Quant à l'expérience spécifique de Barnier en matière de défense et de sécurité (sur laquelle certains commentateurs ont exprimé une certaine perplexité), une note de la présidence de la Commission souligne que l'ancien commissaire a fait partie du praesidium de la Convention qui a rédigé un projet de Constitution européenne puis rejeté par référendum en France et aux Pays-Bas, présidant le groupe de travail sur la défense en 2001. Qui, en tant que conseiller spécial de José Manuel Barroso pendant le premier des deux mandats de président de l'exécutif européen, a présenté en 2006 au Conseil européen la proposition de créer une force européenne de protection civile. Et qui, en tant que propriétaire du portefeuille Marché intérieur et services de la deuxième Commission Barroso, a dirigé (avec d'autres) la task force sur la défense et exercé la supervision de la communication de la Commission elle-même sur les marchés européens de la défense.

Enfin, la note de la présidence de la Commission nous apprend un détail qui pourrait aider à comprendre le sens de la nomination de Barnier. Qui « fera ses débuts dans ses nouvelles fonctions en assistant le président de la Commission dans la préparation de la contribution aux travaux du Conseil européen consacrée à la politique de défense de l'UE ». Cependant, cette précision ne précise pas totalement la raison du recours à un consultant externe - de haut niveau, bien sûr - ni quelles seront ses fonctions à l'issue de ces débuts.

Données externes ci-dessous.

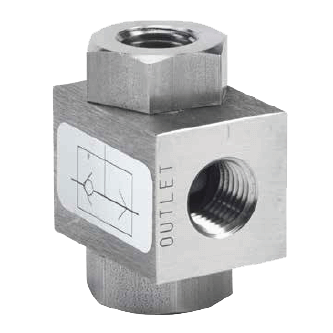 main_MID_4500_ShuttleValve_Image.png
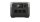 EcoFlow RIVER 2 Pro Lithium Power Station 768Wh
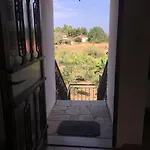 Αnemos Beach Vrasna Aparthotel 3*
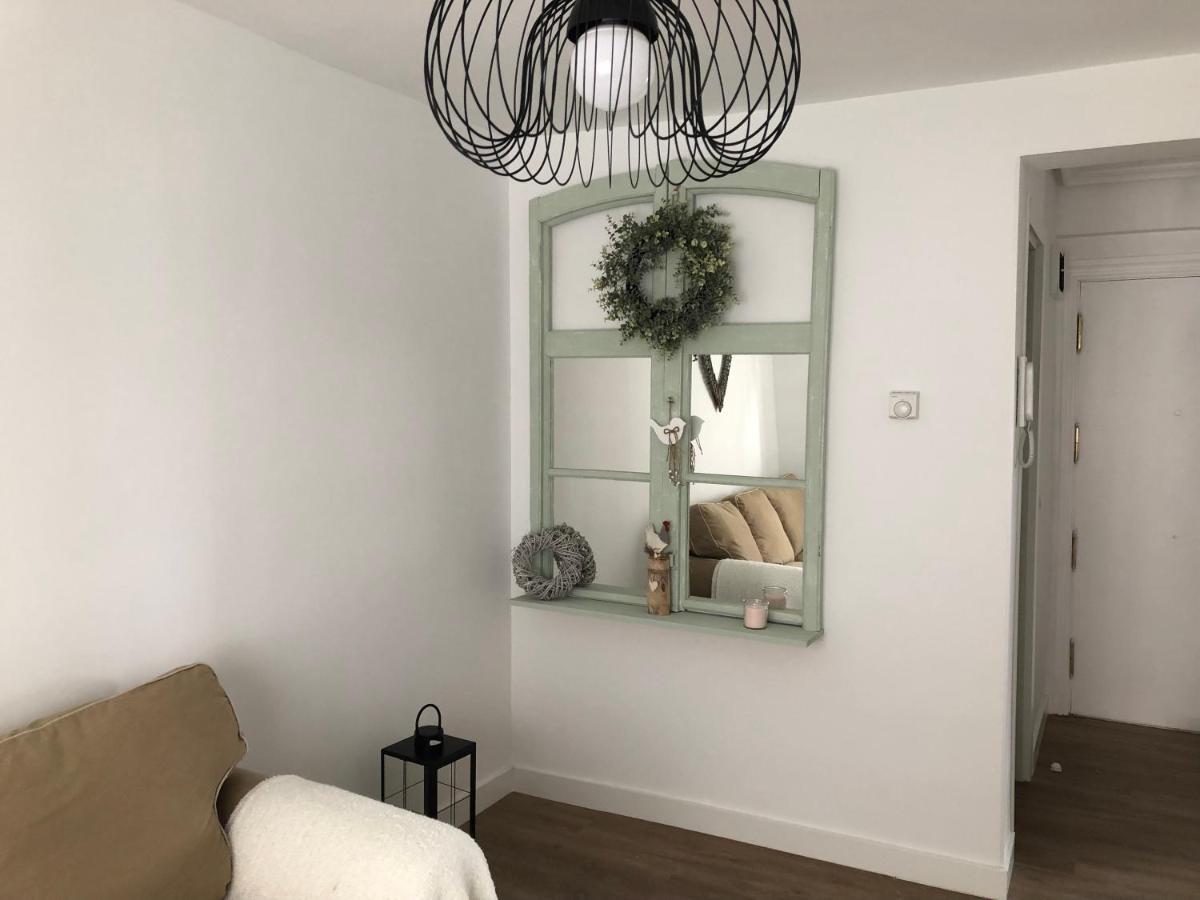 Apartament Caruso *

On ne peut pas non plus ignorer complètement d'autres faits qui auraient pu au moins contribuer à orienter la décision de Juncker. La première est que Barnier est un représentant éminent du Parti populaire européen comme le président de la Commission, dans la perspective duquel les Français pourraient politiquement équilibrer un haut représentant d'une matrice socialiste. La seconde est que Barnier est populaire, oui, mais il est français ; et la France bénéficie d'une présence non secondaire sur les marchés de la défense, ainsi que d'intérêts économiques et politiques manifestes en Afrique. Serait-il alors politiquement fictif d'émettre l'hypothèse que Paris aurait pu parrainer en quelque sorte l'ancien commissaire européen ? De plus, comme le personnel de Juncker tient à le souligner, il travaillera pour la Commission de manière temporaire (combien, nous ne le savons pas) et gratuitement ; cependant, en maintenant pendant trois ans, comme tous les ex-commissaires, la somptueuse indemnité de "réintégration".